> **What the task asks**: Copy the lines below word for word, from the line containing "From what is" down to the line containing "60 centimetres", both included.

================

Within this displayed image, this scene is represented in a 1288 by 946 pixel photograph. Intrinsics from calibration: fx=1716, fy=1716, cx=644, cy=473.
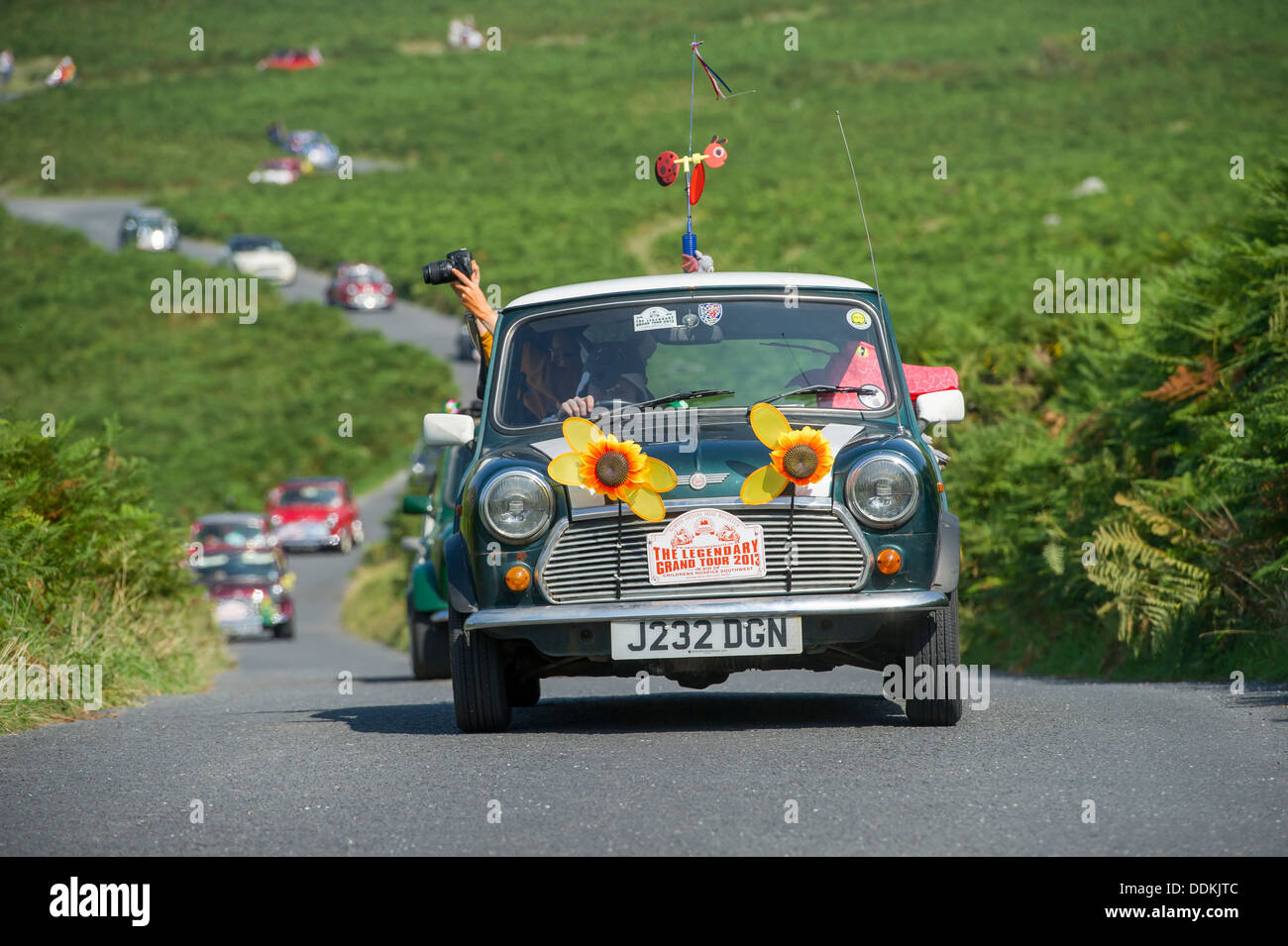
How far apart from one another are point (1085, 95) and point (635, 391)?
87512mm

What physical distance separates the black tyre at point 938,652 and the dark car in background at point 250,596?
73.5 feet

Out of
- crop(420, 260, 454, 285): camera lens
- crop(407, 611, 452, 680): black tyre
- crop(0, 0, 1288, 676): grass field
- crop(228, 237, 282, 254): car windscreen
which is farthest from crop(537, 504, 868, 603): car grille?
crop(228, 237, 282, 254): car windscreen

================

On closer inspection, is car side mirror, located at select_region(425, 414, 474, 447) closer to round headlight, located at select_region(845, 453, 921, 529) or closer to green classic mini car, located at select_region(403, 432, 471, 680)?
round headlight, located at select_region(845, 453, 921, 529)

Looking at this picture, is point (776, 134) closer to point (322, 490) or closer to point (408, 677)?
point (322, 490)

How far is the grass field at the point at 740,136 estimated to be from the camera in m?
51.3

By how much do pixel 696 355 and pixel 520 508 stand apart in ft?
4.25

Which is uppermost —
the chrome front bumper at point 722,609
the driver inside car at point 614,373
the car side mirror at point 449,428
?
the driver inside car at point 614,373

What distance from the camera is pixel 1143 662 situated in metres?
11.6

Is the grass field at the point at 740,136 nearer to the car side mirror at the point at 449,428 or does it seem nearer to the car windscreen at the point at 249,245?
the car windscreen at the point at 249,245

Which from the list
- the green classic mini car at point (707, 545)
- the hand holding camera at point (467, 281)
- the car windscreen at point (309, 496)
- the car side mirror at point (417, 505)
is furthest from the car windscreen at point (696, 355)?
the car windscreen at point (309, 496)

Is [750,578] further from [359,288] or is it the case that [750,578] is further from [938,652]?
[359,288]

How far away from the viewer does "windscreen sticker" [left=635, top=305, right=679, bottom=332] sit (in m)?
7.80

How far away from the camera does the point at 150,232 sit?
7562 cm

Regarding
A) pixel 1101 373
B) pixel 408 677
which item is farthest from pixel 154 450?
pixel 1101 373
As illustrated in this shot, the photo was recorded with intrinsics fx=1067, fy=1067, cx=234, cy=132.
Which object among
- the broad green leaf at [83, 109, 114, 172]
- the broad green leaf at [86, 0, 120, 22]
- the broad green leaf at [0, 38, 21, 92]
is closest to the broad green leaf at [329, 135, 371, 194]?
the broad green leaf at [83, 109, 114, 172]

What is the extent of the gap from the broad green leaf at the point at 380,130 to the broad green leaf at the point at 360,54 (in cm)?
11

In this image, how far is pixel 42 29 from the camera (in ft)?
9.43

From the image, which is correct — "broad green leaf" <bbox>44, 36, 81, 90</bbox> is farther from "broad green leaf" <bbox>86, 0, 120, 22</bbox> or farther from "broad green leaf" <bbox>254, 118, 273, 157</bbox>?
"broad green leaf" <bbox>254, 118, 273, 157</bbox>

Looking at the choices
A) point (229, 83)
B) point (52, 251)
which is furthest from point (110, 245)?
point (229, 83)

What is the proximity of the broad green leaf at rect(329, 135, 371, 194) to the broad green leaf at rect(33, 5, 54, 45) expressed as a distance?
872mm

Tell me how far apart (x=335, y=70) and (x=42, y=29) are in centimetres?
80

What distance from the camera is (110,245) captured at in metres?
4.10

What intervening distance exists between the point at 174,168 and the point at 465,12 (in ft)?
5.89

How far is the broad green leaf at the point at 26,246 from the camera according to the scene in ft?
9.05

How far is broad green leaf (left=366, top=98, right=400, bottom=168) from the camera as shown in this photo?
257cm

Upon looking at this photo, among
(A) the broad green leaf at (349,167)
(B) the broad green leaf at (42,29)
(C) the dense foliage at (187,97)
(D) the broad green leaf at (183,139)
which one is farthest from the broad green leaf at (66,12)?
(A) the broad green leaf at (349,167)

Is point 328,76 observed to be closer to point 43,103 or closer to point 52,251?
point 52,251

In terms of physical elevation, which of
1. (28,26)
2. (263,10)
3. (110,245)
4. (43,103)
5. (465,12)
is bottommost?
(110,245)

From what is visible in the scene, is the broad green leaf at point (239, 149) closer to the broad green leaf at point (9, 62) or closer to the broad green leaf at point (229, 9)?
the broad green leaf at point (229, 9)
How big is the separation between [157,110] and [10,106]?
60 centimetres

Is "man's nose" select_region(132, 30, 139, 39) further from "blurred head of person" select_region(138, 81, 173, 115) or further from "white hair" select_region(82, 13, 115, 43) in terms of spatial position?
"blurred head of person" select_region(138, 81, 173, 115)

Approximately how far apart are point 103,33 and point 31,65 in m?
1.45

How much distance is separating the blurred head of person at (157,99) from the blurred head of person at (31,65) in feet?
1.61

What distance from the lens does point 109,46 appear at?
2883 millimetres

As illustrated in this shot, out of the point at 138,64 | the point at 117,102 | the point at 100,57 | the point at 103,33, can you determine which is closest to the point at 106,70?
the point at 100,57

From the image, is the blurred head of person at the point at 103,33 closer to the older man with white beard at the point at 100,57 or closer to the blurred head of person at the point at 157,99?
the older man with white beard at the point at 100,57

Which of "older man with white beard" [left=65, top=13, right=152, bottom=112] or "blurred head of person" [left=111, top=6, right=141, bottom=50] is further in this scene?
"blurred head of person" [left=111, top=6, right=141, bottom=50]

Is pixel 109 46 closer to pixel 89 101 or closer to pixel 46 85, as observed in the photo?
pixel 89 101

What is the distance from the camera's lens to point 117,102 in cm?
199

================

> **Full solution**:
From what is visible in the scene, is the broad green leaf at point (239, 149) closer to the broad green leaf at point (9, 62) or closer to the broad green leaf at point (229, 9)?
the broad green leaf at point (229, 9)
How big is the separation between [157,110] and [10,106]?
60 centimetres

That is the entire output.